[ 
https://issues.apache.org/jira/browse/XALANJ-2617?page=com.atlassian.jira.plugin.system.issuetabpanels:all-tabpanel
 ]

Daniel Kec updated XALANJ-2617:
-------------------------------
    Description: 
When trying to serialize XML with char consisting of unicode surogate char 
"\uD840\uDC0B" I have tried several and non worked. XML Transformer creates XML 
string with escaped surogate pair separately, which makes XML unparseable. eg.: 
SAXParseException; Character reference "&#55360" is an invalid XML character.

 
{code:java|title=Output}
kec@phoebe:~/Downloads$ java -version
java version "1.8.0_171"
Java(TM) SE Runtime Environment (build 1.8.0_171-b11)
Java HotSpot(TM) 64-Bit Server VM (build 25.171-b11, mixed mode)

kec@phoebe:~/Downloads$ java -cp 
/home/kec/.m2/repository/xml-apis/xml-apis/1.4.01/xml-apis-1.4.01.jar:/home/kec/.m2/repository/xalan/xalan/2.7.2/xalan-2.7.2.jar:/home/kec/.m2/repository/xalan/serializer/2.7.2/serializer-2.7.2.jar:.
 JI9053942
Character: 𠀋
EXPECTED: <?xml version="1.0" encoding="UTF-8"?><a>&#131083;</a>
 ACTUAL: <?xml version="1.0" encoding="UTF-8"?><a>&#55360;&#56331;</a>
[Fatal Error] :1:50: Character reference "&#
{code}
{code:java|title=Test}
String value = "\uD840\uDC0B"; 
System.out.println("Character: " + value); 
System.out.println("EXPECTED: <?xml version=\"1.0\" encoding=\"UTF-8\"?><a>&#"

● **Data for processing**:
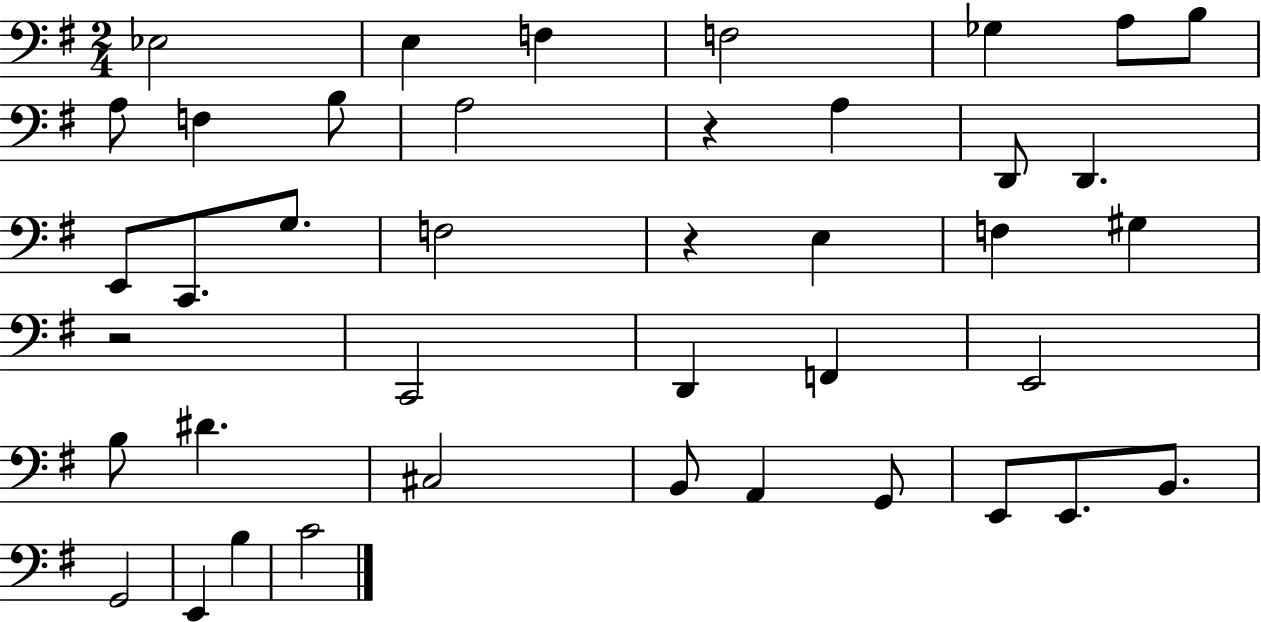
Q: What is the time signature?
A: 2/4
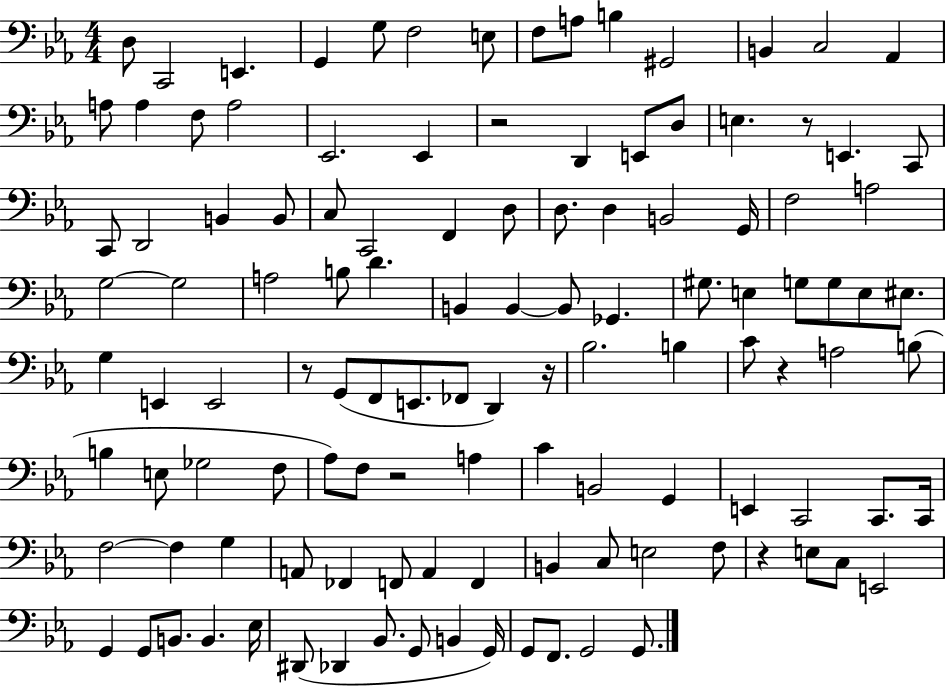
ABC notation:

---

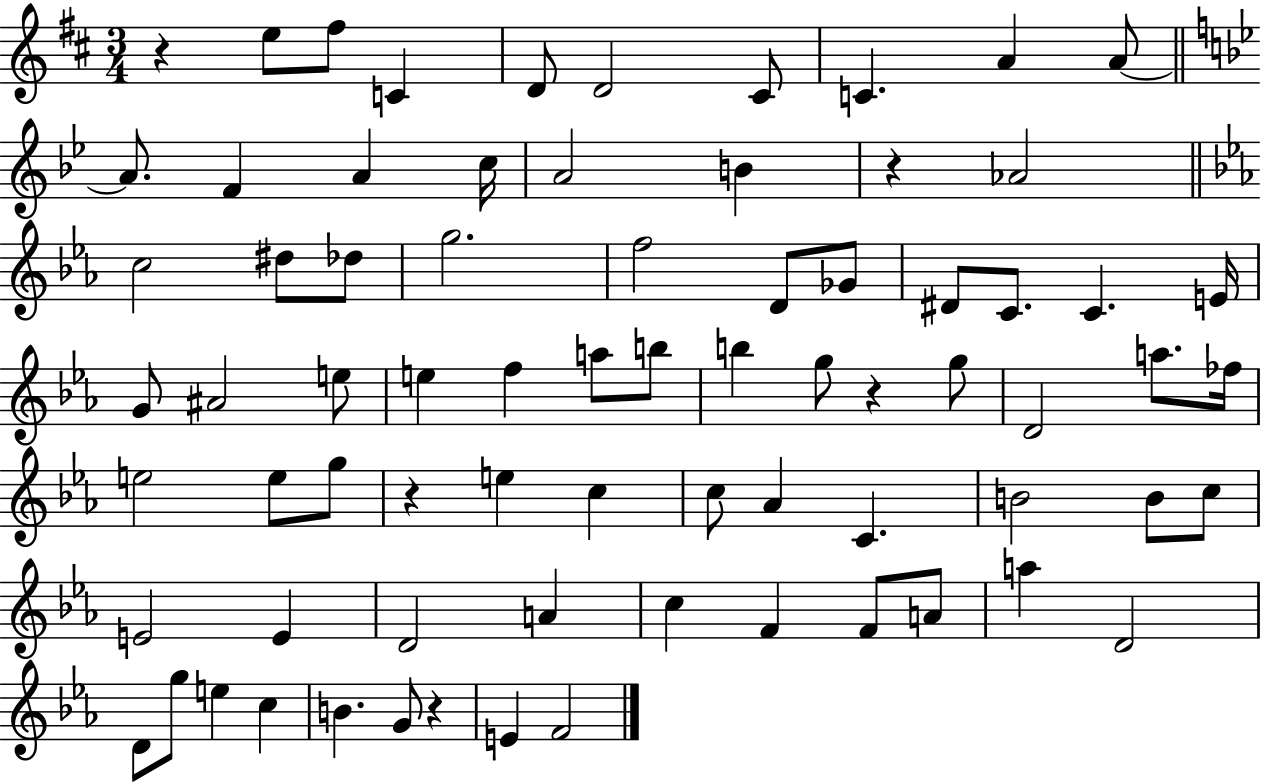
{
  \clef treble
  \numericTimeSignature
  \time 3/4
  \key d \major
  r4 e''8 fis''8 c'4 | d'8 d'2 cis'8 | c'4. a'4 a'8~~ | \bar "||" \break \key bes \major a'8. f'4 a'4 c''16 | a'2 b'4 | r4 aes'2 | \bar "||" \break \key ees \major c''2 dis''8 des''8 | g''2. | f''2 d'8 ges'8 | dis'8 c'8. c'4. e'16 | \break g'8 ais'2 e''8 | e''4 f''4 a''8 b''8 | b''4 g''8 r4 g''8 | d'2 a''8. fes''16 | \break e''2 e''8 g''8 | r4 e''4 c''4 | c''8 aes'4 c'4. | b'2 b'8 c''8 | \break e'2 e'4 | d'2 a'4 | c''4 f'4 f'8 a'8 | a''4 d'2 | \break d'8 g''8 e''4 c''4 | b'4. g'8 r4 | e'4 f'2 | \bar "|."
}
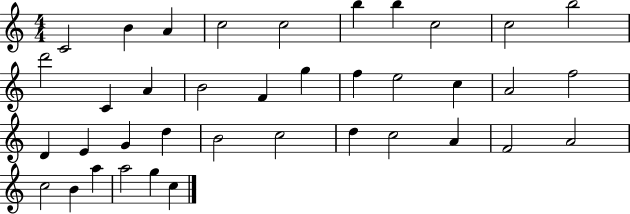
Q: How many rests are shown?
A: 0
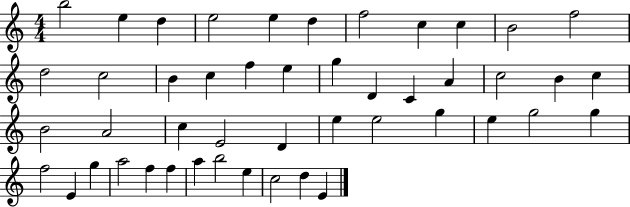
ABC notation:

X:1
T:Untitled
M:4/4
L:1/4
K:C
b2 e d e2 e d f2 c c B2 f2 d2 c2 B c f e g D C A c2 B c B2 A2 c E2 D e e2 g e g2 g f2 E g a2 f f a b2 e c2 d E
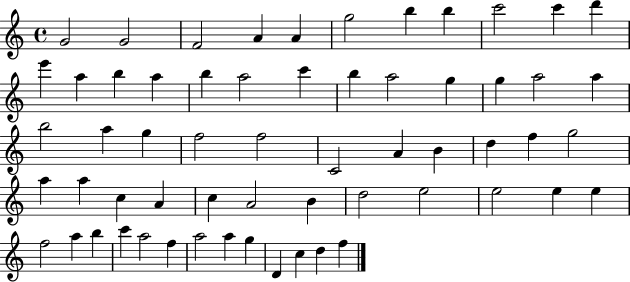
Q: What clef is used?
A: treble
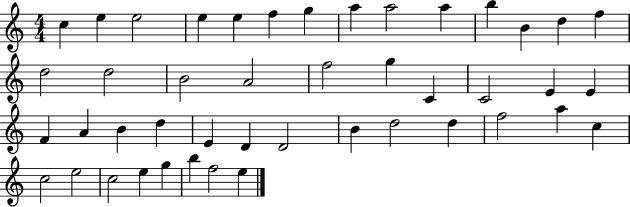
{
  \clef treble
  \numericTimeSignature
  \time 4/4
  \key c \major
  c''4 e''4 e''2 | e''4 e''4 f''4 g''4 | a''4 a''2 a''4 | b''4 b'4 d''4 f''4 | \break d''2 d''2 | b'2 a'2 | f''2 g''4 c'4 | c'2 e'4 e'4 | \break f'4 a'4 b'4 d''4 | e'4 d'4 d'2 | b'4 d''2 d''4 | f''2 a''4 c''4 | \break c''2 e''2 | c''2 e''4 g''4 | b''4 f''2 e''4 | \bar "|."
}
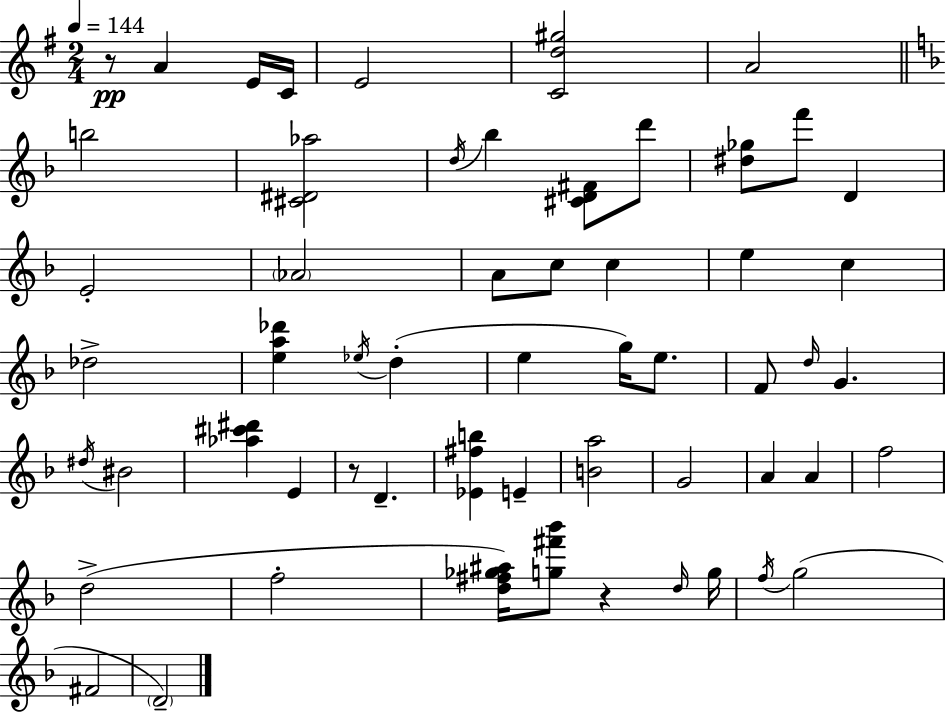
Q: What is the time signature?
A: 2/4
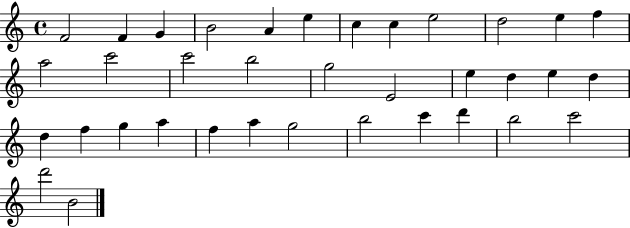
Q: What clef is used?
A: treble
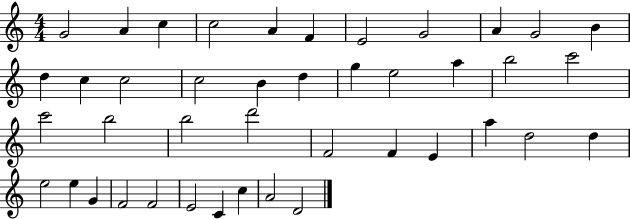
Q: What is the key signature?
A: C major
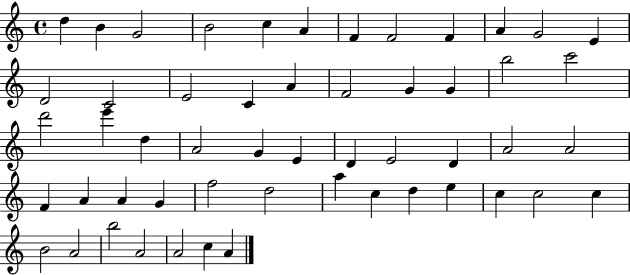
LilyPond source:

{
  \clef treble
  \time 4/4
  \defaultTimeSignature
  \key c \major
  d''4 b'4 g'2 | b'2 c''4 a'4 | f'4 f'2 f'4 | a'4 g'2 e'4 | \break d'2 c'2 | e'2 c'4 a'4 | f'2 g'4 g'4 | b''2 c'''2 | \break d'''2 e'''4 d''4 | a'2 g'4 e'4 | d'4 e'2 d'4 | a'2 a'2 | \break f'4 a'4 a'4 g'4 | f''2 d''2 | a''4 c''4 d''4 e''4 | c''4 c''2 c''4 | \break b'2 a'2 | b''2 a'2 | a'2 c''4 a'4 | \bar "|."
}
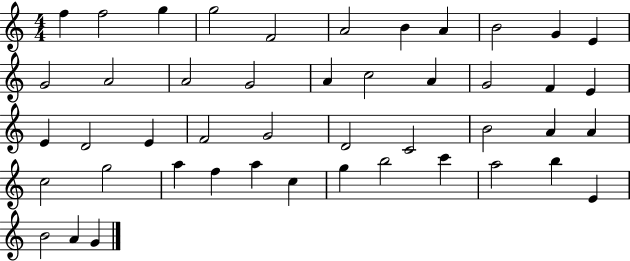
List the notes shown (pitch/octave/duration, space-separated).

...

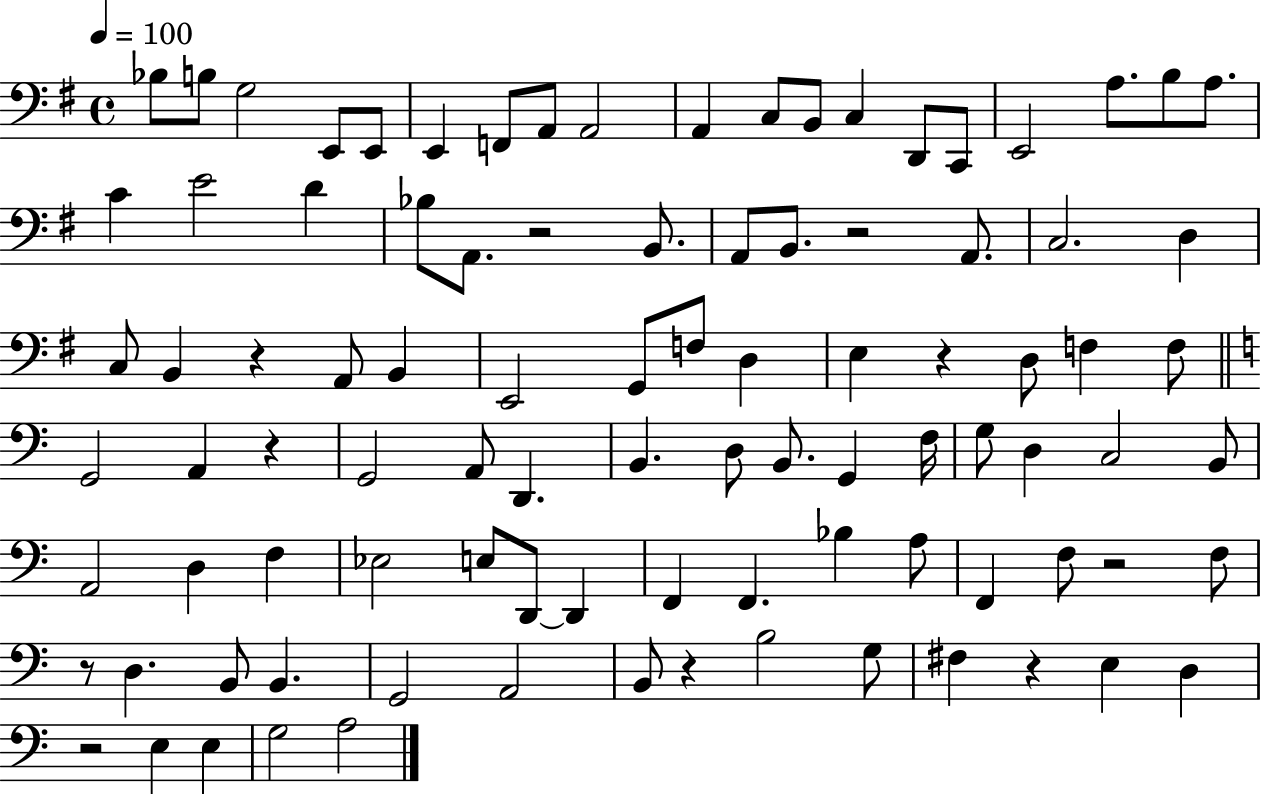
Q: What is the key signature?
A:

● **Problems and tasks**:
[A] Pull out every line of the records that contains the string "shown". Case counts.
[B] Continue the Xalan bug report about escaped surrogate pairs from the point where it stops.

● **Results for the exercise**:
[A]
Q: How many rests are shown?
List the notes shown (pitch/octave/duration, space-separated).

[B]
+ value.codePointAt(0) + ";</a>"); 
StringWriter writer = new StringWriter(); 

final DocumentBuilder documentBuilder = 
DocumentBuilderFactory.newInstance().newDocumentBuilder(); 
Document dom = documentBuilder.newDocument(); 
final Element rootEl = dom.createElement("a"); 
rootEl.setTextContent(value); 
dom.appendChild(rootEl); 

Transformer transformer = TransformerFactory.newInstance().newTransformer(); 
transformer.transform(new DOMSource(dom), new 
javax.xml.transform.stream.StreamResult(writer)); 
String xml = writer.toString(); 
System.out.println(" ACTUAL: " + xml); 

InputSource inputSource = new InputSource(); 
inputSource.setCharacterStream(new StringReader(xml)); 
System.out.println("ACTUAL PARSED CHAR " + 
documentBuilder.parse(inputSource).getDocumentElement().getTextContent()); 
{code}

  was:
When trying to serialize XML with char consisting of unicode surogate char 
"\uD840\uDC0B" I have tried several and non worked. XML Transformer creates XML 
string with escaped surogate pair separately, which makes XML unparseable. eg.: 
SAXParseException; Character reference "&#55360" is an invalid XML character.

 
{code:java|title=Output}
kec@phoebe:~/Downloads$ java -version
java version "1.8.0_171"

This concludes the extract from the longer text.